The members of the Palo Alto Taser Task Force, beginning their journey toward a decision about whether stun guns should be a part of any police officer's equipment in the city, will get as close as they can Tuesday to test-driving the experience.
Part of Palo Alto police Chief Lynne Johnson's presentation will include videos of people being shot with a stun gun.
These videos were taken in real-life situations by other police agencies, Johnson said.
At last week's meeting, Johnson told the panel that the presentation would include a live Taser stunning of a volunteer from the police department.
Some members of the task force balked at the idea, not wanting to be directly responsible for a deliberate infliction of pain, so Johnson changed to the video format.
But she held fast to the idea that if the task force is going to educate itself as wholly as possible, the use of a stun gun is important to see.
"It is painful. It is an unpleasant experience, but hopefully, after our presentation, people will understand the myths and misconceptions and misunderstandings" about such weapons, she said.
Santa Clara County deputy district attorney Jay Boyarsky is on the task force and knows that even just watching a video will not be a welcome sight. He compared it to what juries must sometimes go through when hearing cases involving child molestation or rape. "It's scarring and unpleasant," he said, "but it is done in the service of the greater good."
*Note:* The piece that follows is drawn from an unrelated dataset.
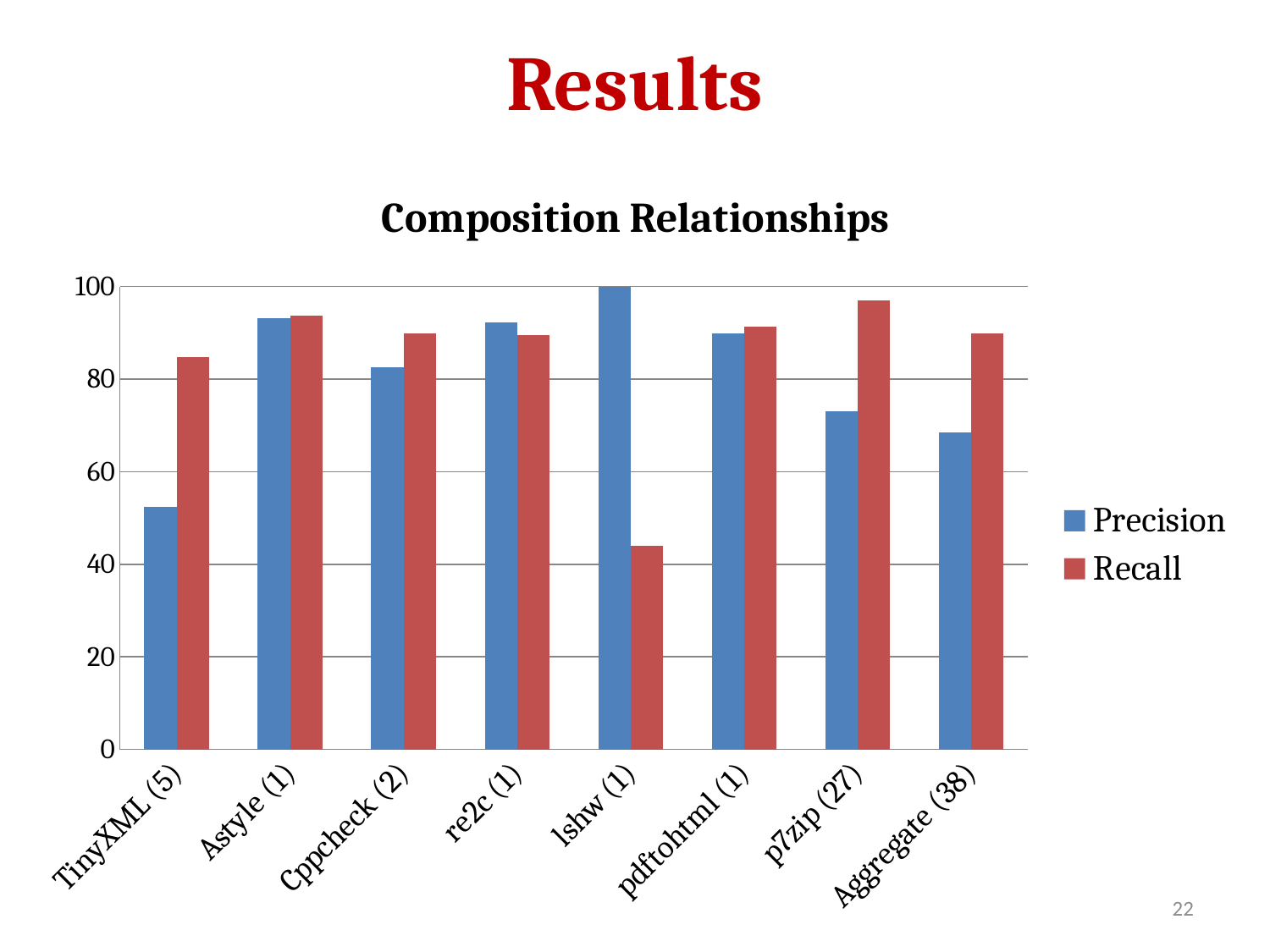
Which category has the lowest Precision value? TinyXML (5) Which category has the lowest Recall value? lshw (1) For lshw (1), which is larger, Precision or Recall? Precision How many categories are shown on the x axis? 8 Is the Precision value for TinyXML (5) greater or less than 60? less Is the Recall value for lshw (1) greater or less than 60? less What kind of chart is shown on the slide? bar chart Is the Precision value for p7zip (27) greater or less than 60? greater What is the title of the chart? Composition Relationships Which category has the highest Precision value? lshw (1) For TinyXML (5), which is larger, Precision or Recall? Recall How many series does the legend list? 2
It will not be an easy job. Taser use has generated many questions about how dangerous it is and under what circumstances it is used.
In November, the family of a Fresno man, who died after being stunned by San Jose police, filed a federal lawsuit claiming he was the victim of excessive and unreasonable force. The Santa Clara County coroner included the use of the Taser and pepper spray as a contributing factor in the man's death -- one of the first times that has happened in Santa Clara County.
More than a quarter-million Tasers are in use by police departments nationwide and justified as a control method far less lethal than a gun.
The San Jose police department was the first in the Bay Area to use the weapon. Other Taser-carrying departments now include Gilroy, Fremont, Morgan Hill, Belmont, San Bruno, San Mateo and San Mateo County SWAT teams.
The Taser inflicts five seconds of 50,000 volts of electricity, and its effect on the body is not completely predictable. The American Civil Liberties Union and Amnesty International have been lobbying hard for its use to be suspended.
The ACLU recently asked the San Jose City Council to produce a report on stun-gun incidents.
The Palo Alto Task Force includes a physician, a public defender, a mediator, a nurse, two members of the city's Human Relations Commission, a rabbi, a member of the NAACP, a city attorney, a Palo Alto police captain and the attorney hired by the department to act as its auditor.
IF YOU'RE INTERESTED
The task force will meet at 6 p.m. in the meeting room of the city's Art Center, 1313 Newell Road.